Canadian Prime Minister Justin Trudeau announced on Monday that he would resign as leader of the Liberal Party of Canada and prime minister. He will continue to serve as prime minister for a period of time before the Liberal Party elects a new leader.

Trudeau admitted that he was unable to perform the duties of prime minister while dealing with the internal struggles in the party. After 10 years in power, Canada, under the government of the once-rising star of Western politics, is now facing internal and external troubles.

There is no doubt that Trudeau's weakness in facing the tariff threats of the US president-elect against Canada is the direct cause of his resignation, although migrant issues, inflation and some controversial domestic policies have also fueled doubts about his leadership at home.

Last month, Chrystia Freeland, who served as Canada's deputy prime minister and finance minister for more than four years, suddenly announced her resignation because she believed that Trudeau's weakness toward the United States would ruin Canada's future.

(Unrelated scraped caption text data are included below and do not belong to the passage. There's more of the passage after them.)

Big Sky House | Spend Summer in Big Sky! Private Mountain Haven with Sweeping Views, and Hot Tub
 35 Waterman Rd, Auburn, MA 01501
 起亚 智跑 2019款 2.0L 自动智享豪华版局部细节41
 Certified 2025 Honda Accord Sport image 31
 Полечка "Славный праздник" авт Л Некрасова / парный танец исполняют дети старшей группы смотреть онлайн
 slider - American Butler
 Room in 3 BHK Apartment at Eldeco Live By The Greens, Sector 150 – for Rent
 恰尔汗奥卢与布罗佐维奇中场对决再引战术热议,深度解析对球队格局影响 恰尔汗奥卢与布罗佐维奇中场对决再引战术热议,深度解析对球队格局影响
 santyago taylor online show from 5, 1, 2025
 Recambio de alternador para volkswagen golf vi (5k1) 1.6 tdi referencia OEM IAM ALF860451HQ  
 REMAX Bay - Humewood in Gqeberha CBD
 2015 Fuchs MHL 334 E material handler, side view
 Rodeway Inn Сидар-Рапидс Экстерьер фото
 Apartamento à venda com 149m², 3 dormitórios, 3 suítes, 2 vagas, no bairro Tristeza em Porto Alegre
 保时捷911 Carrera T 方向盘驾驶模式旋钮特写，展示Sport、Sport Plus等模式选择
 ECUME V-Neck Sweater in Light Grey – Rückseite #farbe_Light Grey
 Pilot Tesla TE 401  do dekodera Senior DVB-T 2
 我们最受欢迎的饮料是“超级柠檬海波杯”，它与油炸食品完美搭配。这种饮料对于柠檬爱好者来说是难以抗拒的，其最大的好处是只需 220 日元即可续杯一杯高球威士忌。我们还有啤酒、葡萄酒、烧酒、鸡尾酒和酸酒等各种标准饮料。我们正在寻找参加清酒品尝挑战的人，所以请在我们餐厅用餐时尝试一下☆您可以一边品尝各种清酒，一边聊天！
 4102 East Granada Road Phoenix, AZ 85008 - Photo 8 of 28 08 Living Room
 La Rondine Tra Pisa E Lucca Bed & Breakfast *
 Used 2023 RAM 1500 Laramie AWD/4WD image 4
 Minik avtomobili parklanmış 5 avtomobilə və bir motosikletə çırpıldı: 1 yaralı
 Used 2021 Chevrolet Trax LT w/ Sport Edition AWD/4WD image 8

Polls show that the Liberal Party is 20 percentage points behind the opposition Conservative Party. Trudeau's position as prime minister has long been shaky, and his voluntary resignation can at least save some face. He would never have thought that the US, which he has tried hard to please for a decade, would be his undoing.

During the first term of the Donald Trump administration, the Trudeau government did a lot of dirty jobs for it, including the political kidnapping of Huawei's Chief Financial Officer Meng Wanzhou.

Although the next prime minister of the Liberal Party might not see enough immediate reasons to overhaul the country's China policy that has largely been formed during the Trudeau government's tenure, he or she should realize if Canada resolutely defends its interest in the face of the next US administration's tariff threats, Trudeau's China policy will naturally expire as it was originally made to curry favor with the US, although it ultimately failed to achieve that end.

And if he or she still chooses to be submissive to the US side, even facing Washington's open slight on Canada's sovereignty as an independent country, it will only be for a short while, as in so doing the Liberal Party will surrender its ruling party status to the Conservatives.

So no matter who of which party becomes prime minister, he or she will have to make a choice, not between China and the US, but between upholding Canada's strategic autonomy or not. Trudeau's failure proves which is the correct choice to best meet Canada's interest.

The US never regards its allies as reliable partners. A lesson Japan has just learned as well after Nippon Steel's bid to purchase US Steel was blocked by the Joe Biden administration on the spurious grounds of national security.

Being an enemy of the US is potentially dangerous, but being its ally is harmful in actuality.